I think you’re being a little precious OP. I could see it being annoying if it was constantly happening but a FaceTime call here and there won’t be doing any harm.

AllProperTeaIsTheft · 21/10/2023 11:05

Other thread YANBU. This one? Unless she is being plonked in front of a screen every time she eats, YABU. A videocall with an actual person isn't exactly having her glued to CBeebies at mealtimes, is it?

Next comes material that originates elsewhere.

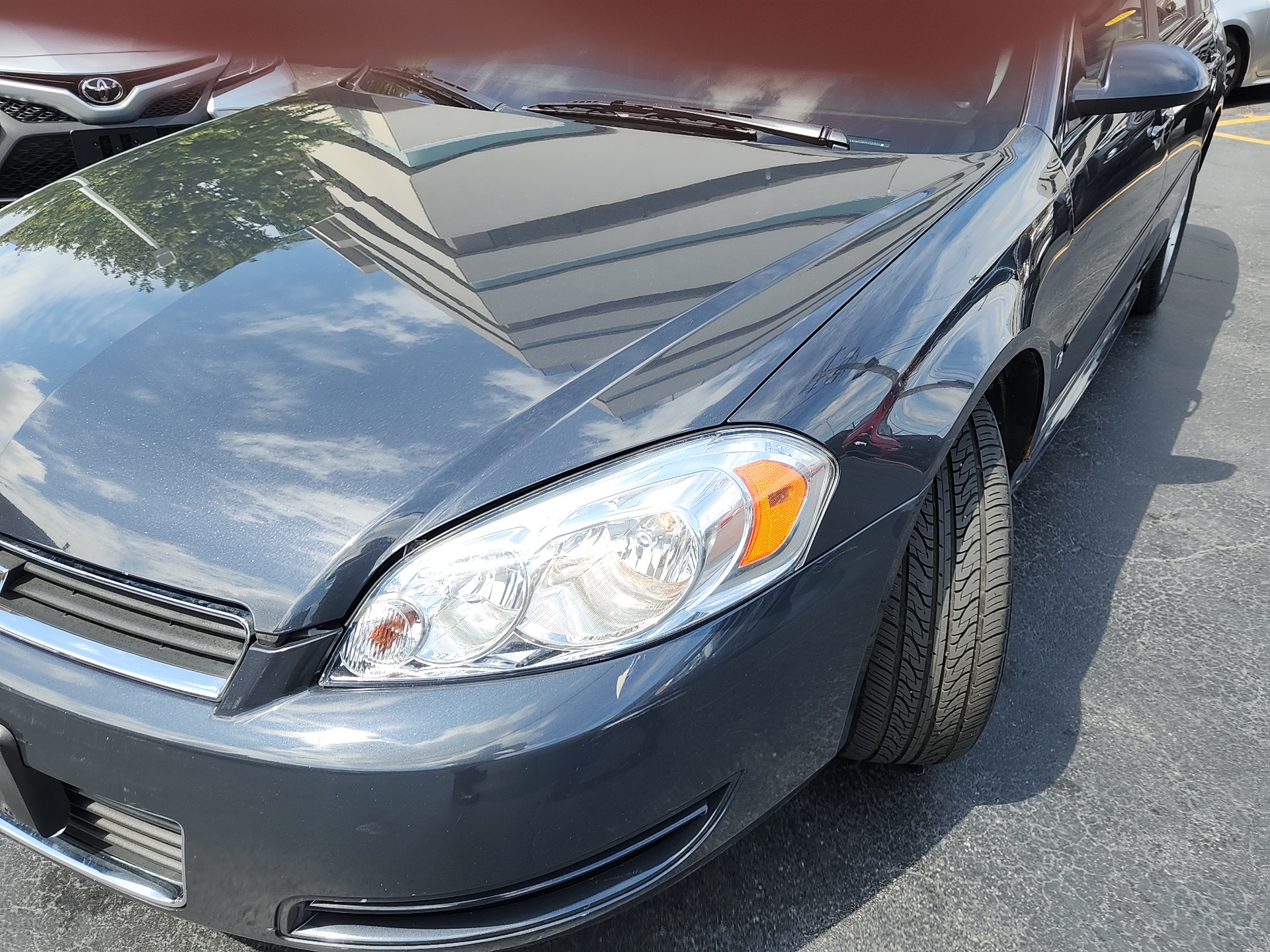 2009 Chevrolet Impala 3.5L LT 9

Jelllytot · 21/10/2023 11:05

Ok I am getting the gist now. Thank you internet for talking me down 😳

OP posts:
Jelllytot · 21/10/2023 11:08

Darkmode2 · 21/10/2023 11:04

That's extremely controlling

If my dp told me I was only allowed to video chat my mum a certain number of times a week I'd be telling him where to go

DH generally phones his dad every couple of days. I have no problem at all with him calling his dad. In my other thread, my complaint was literally the sheer number of calls I had to do with DC (and it usually falls on me as DH is in the office most days).

This thread is specifically DH making the call while baby eats.

I would have not had a problem if it was after she was fed.

OP posts:
Jelllytot · 21/10/2023 11:09

But yes, I am sorry, I can see how fussy I am being. I appreciate everyone's perspectives. Thank you 🙌

OP posts:
BeingATwatItsABingThing · 21/10/2023 11:12

I used to FaceTime my mum whilst DD2 was eating different foods. It was during lockdown so I tried to make up for how often I’d have been there. Made no difference to DD’s eating habits now and she will eat her meals with all manner of distractions going on. She’s 3.

DD1 on the other hand had ‘distraction free weening’ - not really but a lot less chaotic because she was PFB. She’s the slowest eater in the world and gets distracted by everything. She’s 9.

You are being a bit precious about this. Let your DH parent how he likes. Mine does it differently to me and I choose the hills to die on. This wouldn’t be one.

RedHelenB · 21/10/2023 11:16

Jelllytot · 21/10/2023 11:01

Confused why people are mentioning what day of weaning I'm on.. We're following particular book but so is the baby club I joined so I didn't think I was being especially over the top about it.

Seriously, ditch the manual. It's a baby, not a car if pfb has eaten then your dh has done his job, and also managed to have some interaction with the grandparents. Good for him multitasking. Yabu.

DrinkingMyWaterMindingMyBiz · 21/10/2023 11:16

I voted YABU before I saw your other thread. Now I’ve seen it, YANBU! This sounds insane.